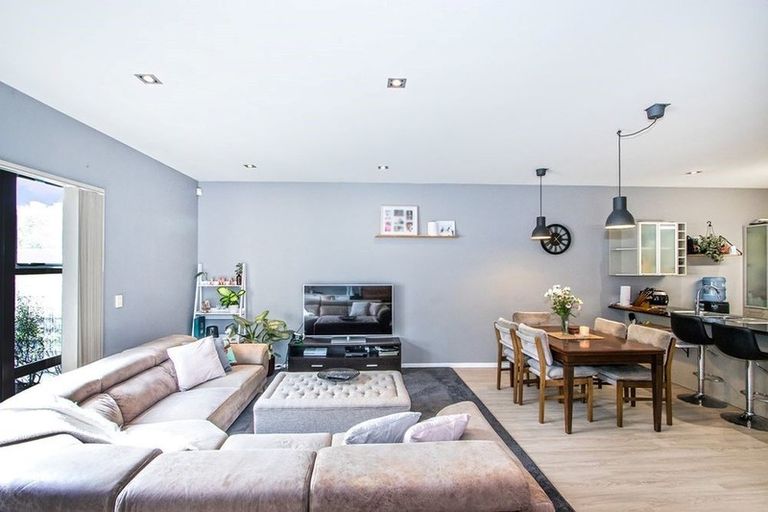 Photo of property in 9/40 Scarlet Oak Drive, Schnapper Rock, Auckland, 0632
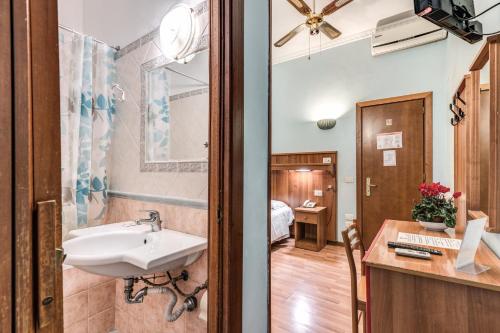 罗马阿尔塔维拉酒店的一间带水槽的浴室和一间卧室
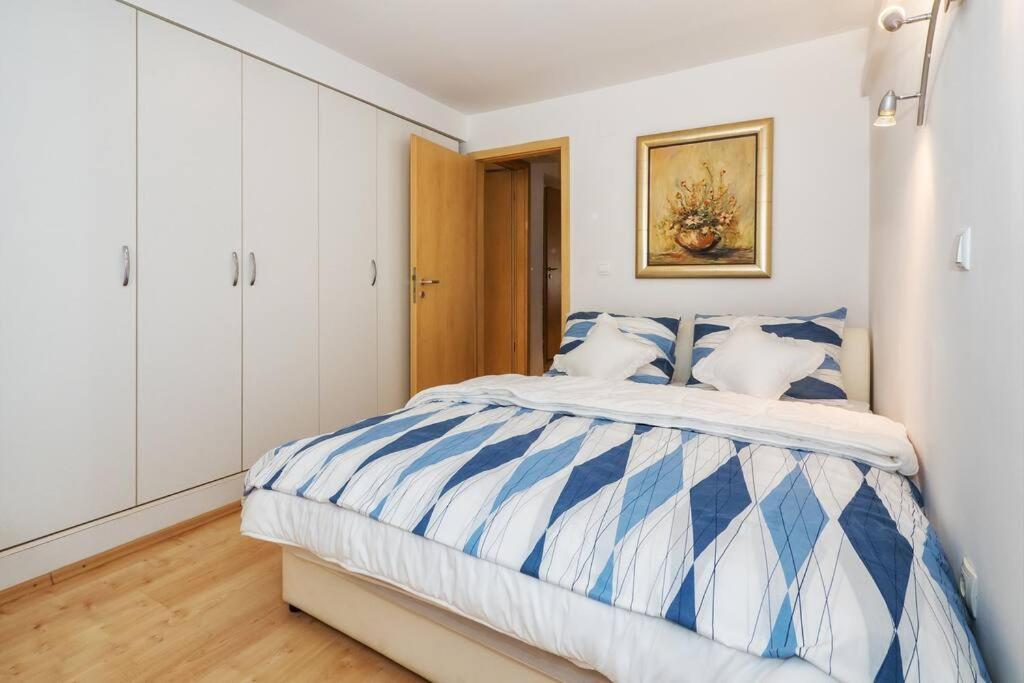 Relaxing 2Bd Apartment, Ground Floor - Walk To Old Town Split Luaran gambar
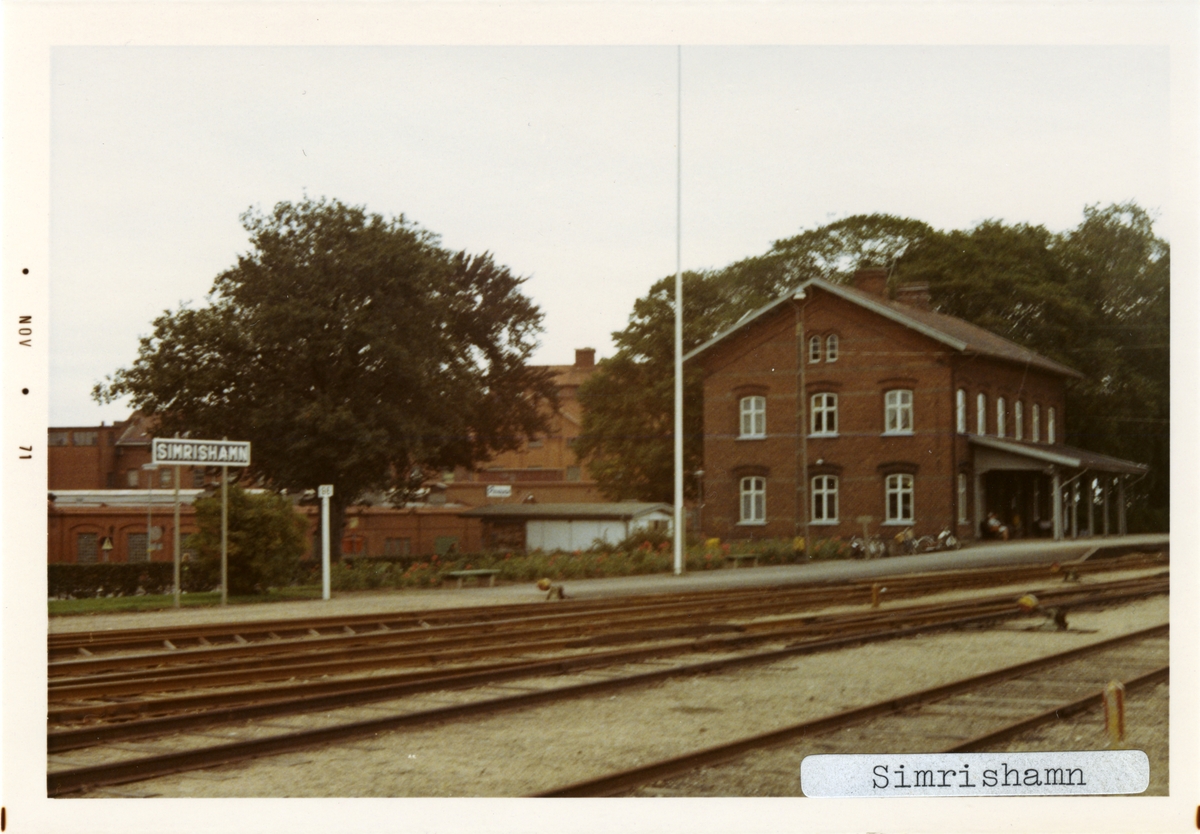Simrishamn station. Simrishamn - Tomelilla, CTJ. Stationen öppnades 1882. Stationshuset öppnades 1882 och är fortfarande i bruk. Banan elektrifierades 1996.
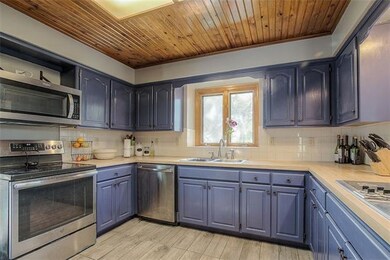 8327 Mullen Rd, Lenexa, KS 66215 - photo 7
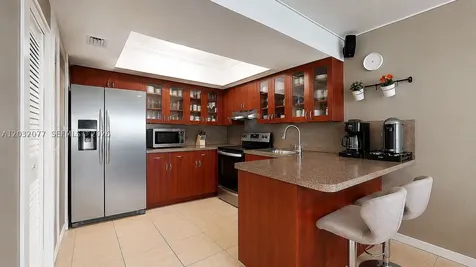 14 Matador Lane Davie FL 33324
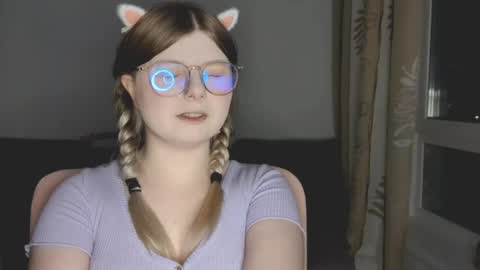 KiraYume online show from May 2026 07:10:01 PM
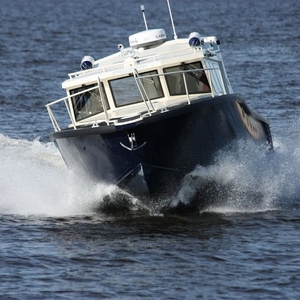 Outboard express cruiser - SOLO 900 - TRIDENT Aluminium Boats - twin-engine / with enclosed flybridge / dive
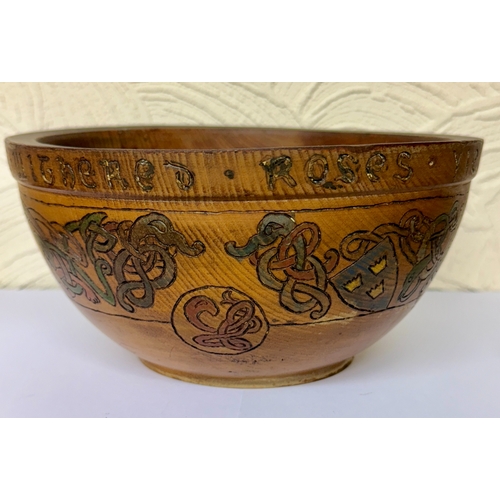 368 - AN IRISH ARTS & CRAFTS TURNED TREEN BOWL WITH CELTIC CARVED DESIGNS TO SIDE INSCRIBED TO RIM, 'OLD A... 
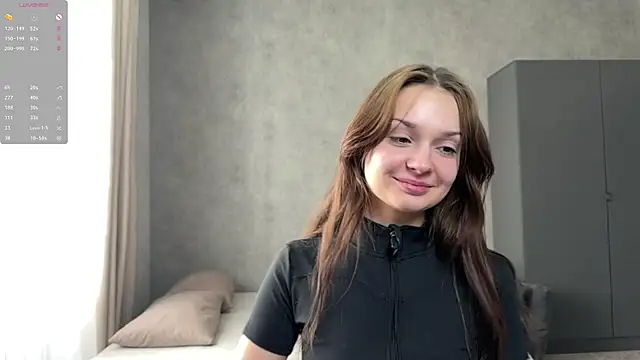 Rose Nora online show from June 17, 3:20 am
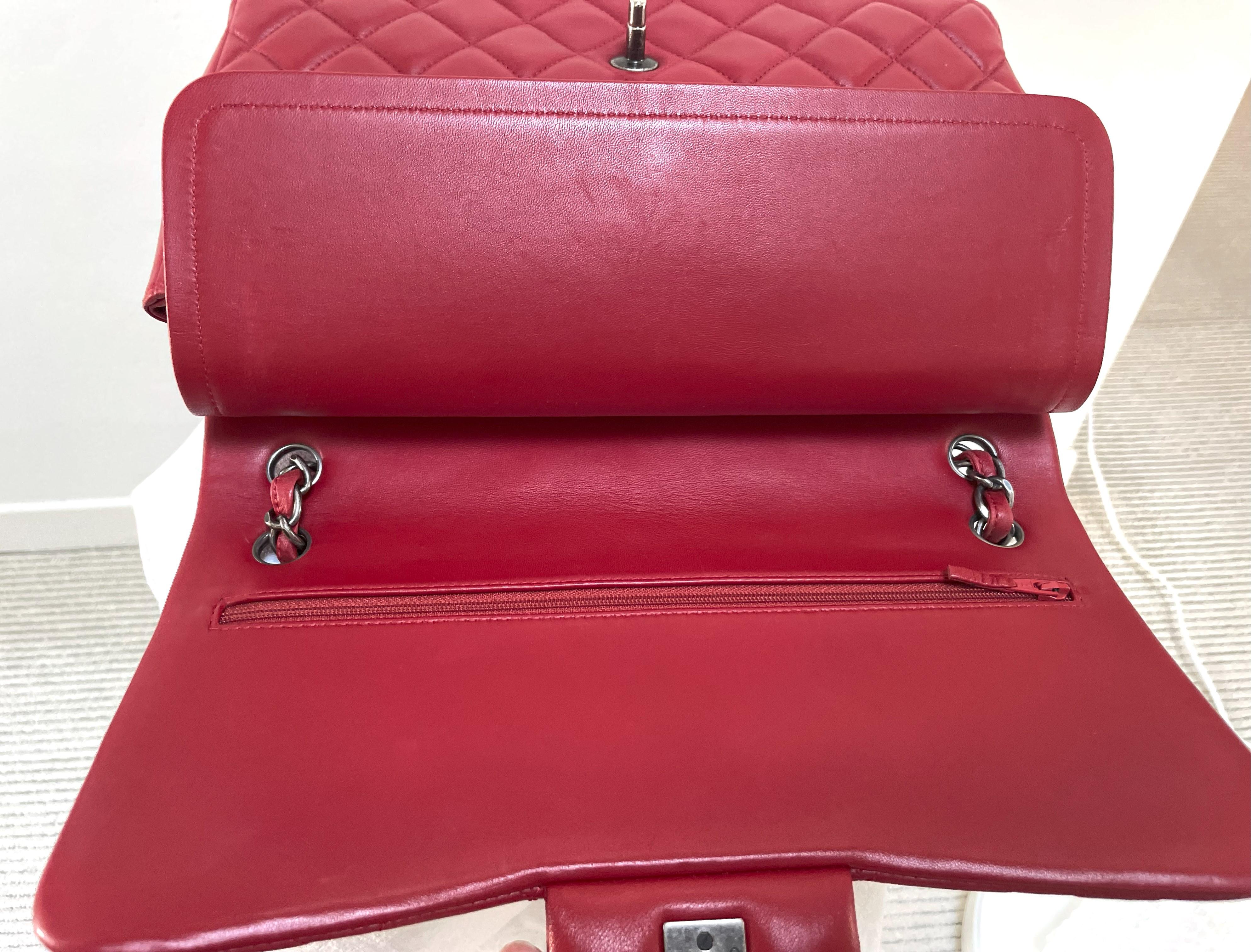 BORSA JUMBO TIMELESS Chanel, pelle di montone trapuntata rossa, 2010, catena in metallo argentato in vendita 4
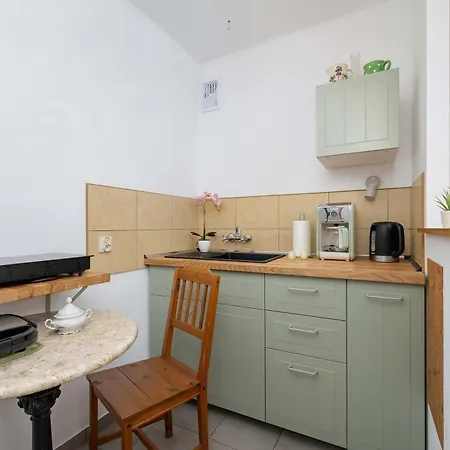 Nowowiejska Cosy For 6 People In Cracow By Renters *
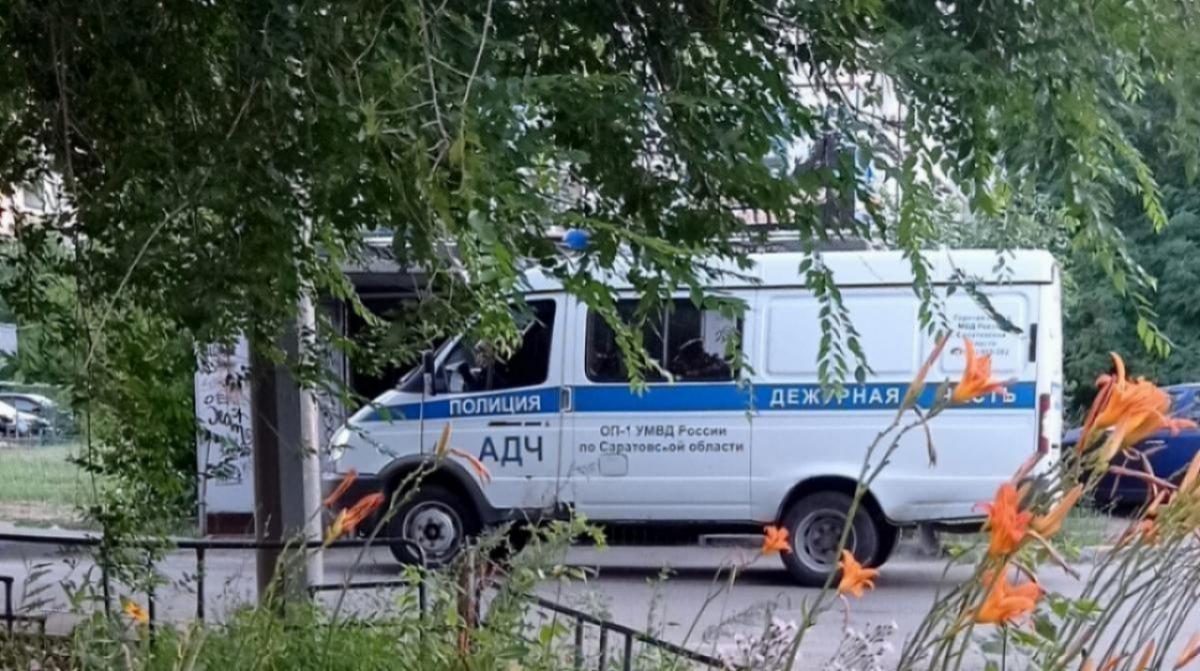 В Саратове и Энгельсе прошла эвакуация учебных заведений 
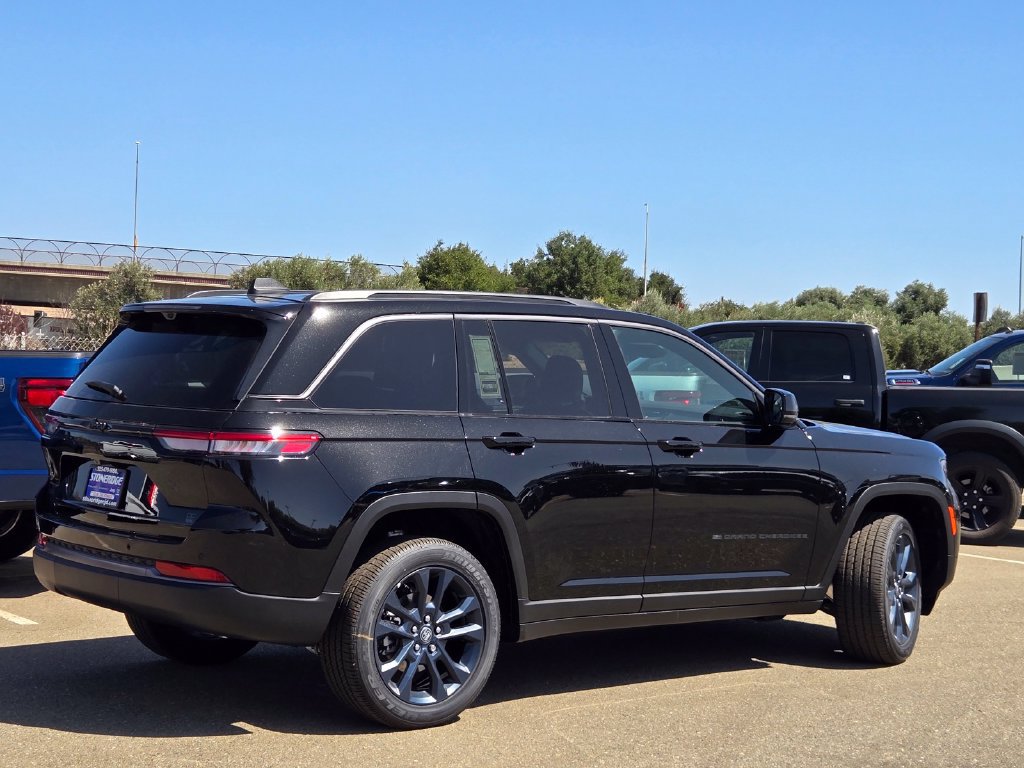 New 2026 Jeep Grand Cherokee Limited AWD/4WD image 2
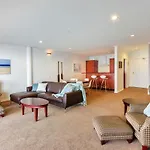 Qv Stunning 2 Bed Condo - 378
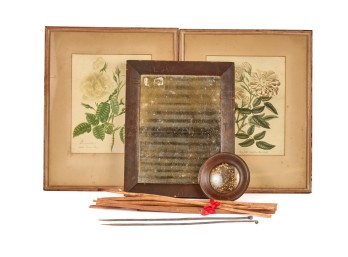 MIRROR, DRIED FLOWERS, IRON SKEWERS, PRINTS etc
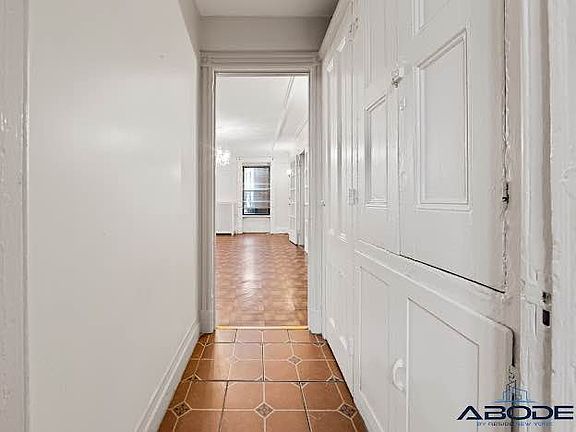 3rd image of 279 Hart St #1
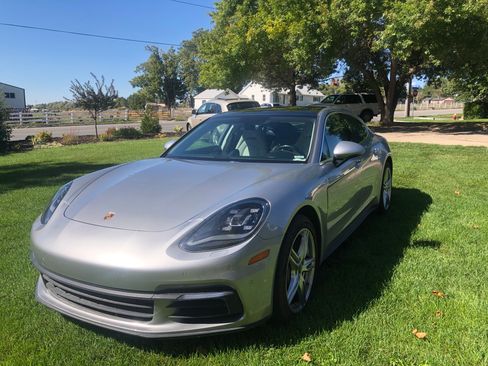Used 2018 Porsche Panamera 4S image 5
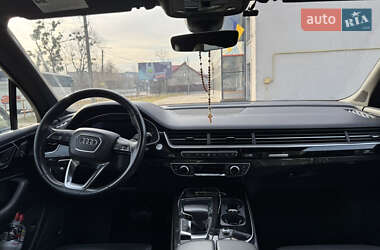 Внедорожник / Кроссовер Audi Q7 2018 в 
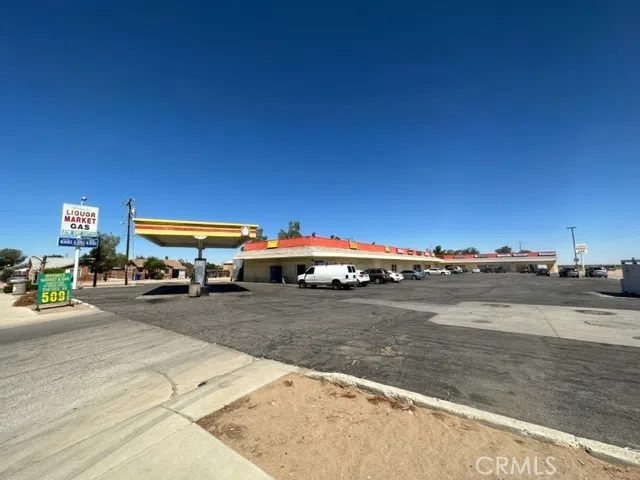 11424 Chamberlaine Way #8 & 9 Adelanto, CA 92392
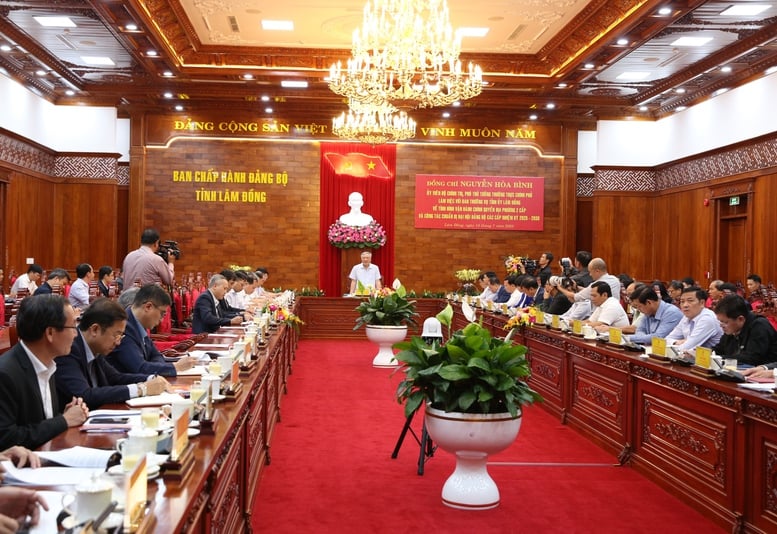 Phó Thủ tướng Thường trực Nguyễn Hòa Bình: Chính quyền địa phương 2 cấp của tỉnh Lâm Đồng vận hành khá suôn sẻ, trơn tru- Ảnh 3.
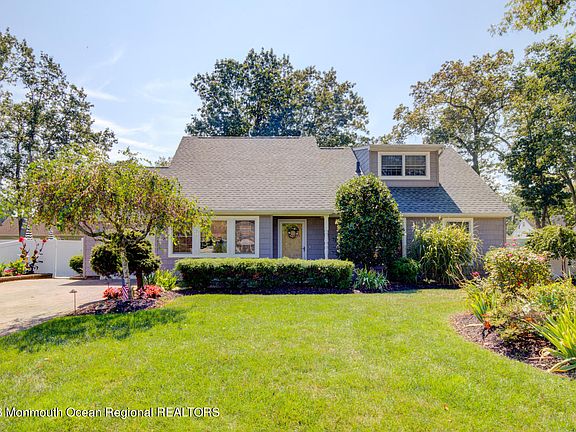 3rd image of 115 Oak Hill Drive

- - -

Rewrite all of the material above, putting "photo" in place of each "image" and keeping everything else the same. Leave the pictures out of your answer.

 Photo of property in 9/40 Scarlet Oak Drive, Schnapper Rock, Auckland, 0632
 罗马阿尔塔维拉酒店的一间带水槽的浴室和一间卧室
 Relaxing 2Bd Apartment, Ground Floor - Walk To Old Town Split Luaran gambar
Simrishamn station. Simrishamn - Tomelilla, CTJ. Stationen öppnades 1882. Stationshuset öppnades 1882 och är fortfarande i bruk. Banan elektrifierades 1996.
 8327 Mullen Rd, Lenexa, KS 66215 - photo 7
 14 Matador Lane Davie FL 33324
 KiraYume online show from May 2026 07:10:01 PM
 Outboard express cruiser - SOLO 900 - TRIDENT Aluminium Boats - twin-engine / with enclosed flybridge / dive
 368 - AN IRISH ARTS & CRAFTS TURNED TREEN BOWL WITH CELTIC CARVED DESIGNS TO SIDE INSCRIBED TO RIM, 'OLD A... 
 Rose Nora online show from June 17, 3:20 am
 BORSA JUMBO TIMELESS Chanel, pelle di montone trapuntata rossa, 2010, catena in metallo argentato in vendita 4
 Nowowiejska Cosy For 6 People In Cracow By Renters *
 В Саратове и Энгельсе прошла эвакуация учебных заведений 
 New 2026 Jeep Grand Cherokee Limited AWD/4WD photo 2
 Qv Stunning 2 Bed Condo - 378
 MIRROR, DRIED FLOWERS, IRON SKEWERS, PRINTS etc
 3rd photo of 279 Hart St #1
Used 2018 Porsche Panamera 4S photo 5
 Внедорожник / Кроссовер Audi Q7 2018 в 
 11424 Chamberlaine Way #8 & 9 Adelanto, CA 92392
 Phó Thủ tướng Thường trực Nguyễn Hòa Bình: Chính quyền địa phương 2 cấp của tỉnh Lâm Đồng vận hành khá suôn sẻ, trơn tru- Ảnh 3.
 3rd photo of 115 Oak Hill Drive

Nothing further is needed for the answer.